Some of my following posts might use complex numbers so I want to properly introduce them. To understand why we need them we will first take a look at other, more simple, sets of numbers.

In elementary school one is first introduced to the natural numbers 1,2,3,… which are fine for counting things but as soon as you start doing subtractions like 3-7 they stop giving any answers. This was easy enough to fix by introducing negative numbers (and zero if that was not part of the natural numbers already). But there is another problem: dividing 9 by 3 works fine but dividing it by 2 is impossible. A quick fix is the remainder (1 in the case of 9 divided by 2) but once you know fractions you might be comfortable leaving it as 9/2 or 4.5. Considering only the four basic operations those so called rational numbers (aka fractions) do not pose any immediate problems any more.

Many of you will know that the square root of 2 is irrational, it cannot be represented as a fraction.
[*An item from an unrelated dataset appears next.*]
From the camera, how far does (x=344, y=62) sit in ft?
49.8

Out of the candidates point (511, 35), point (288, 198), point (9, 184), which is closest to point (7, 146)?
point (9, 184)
But we could see this before ever learning about square roots by thinking about equations, namely x^2 = x*x = 2. So the question is if there is any rational number that, multiplied by itself, gives two. If you are interested, I might give a proof that there isn’t some day. In the real numbers, those most often used, this can be solved.

The real numbers also give up after only a little change to the equation: x^2 = -1. At this point we have no choice but to make up some solution and we will call it i. This might seem to make little sense but if you consider the introduction above we actually did the same thing with negative numbers and fractions. There is no reason for -4 to be there except that we say so. 9/2 is no more real than i (except in the literal sense that it is a “real” number wile i isn’t).

If we want to make i part of our numbers we also have to allow for it to be multiplied by other numbers as well as added to them. Because of this anything written x + y * i with real numbers x and y has to be part of the complex numbers. It turns out that by this we did not only solve the problem of x^2 = -1 but actually every equation of the form z^n = w with fixed n and w has a solution z.

This is a wonderful showcase of the core concept of maths that we make up our own rules and then try to figure out what is possible within them and what isn’t – and if we are not satisfied we can always add or remove rules to obtain other results.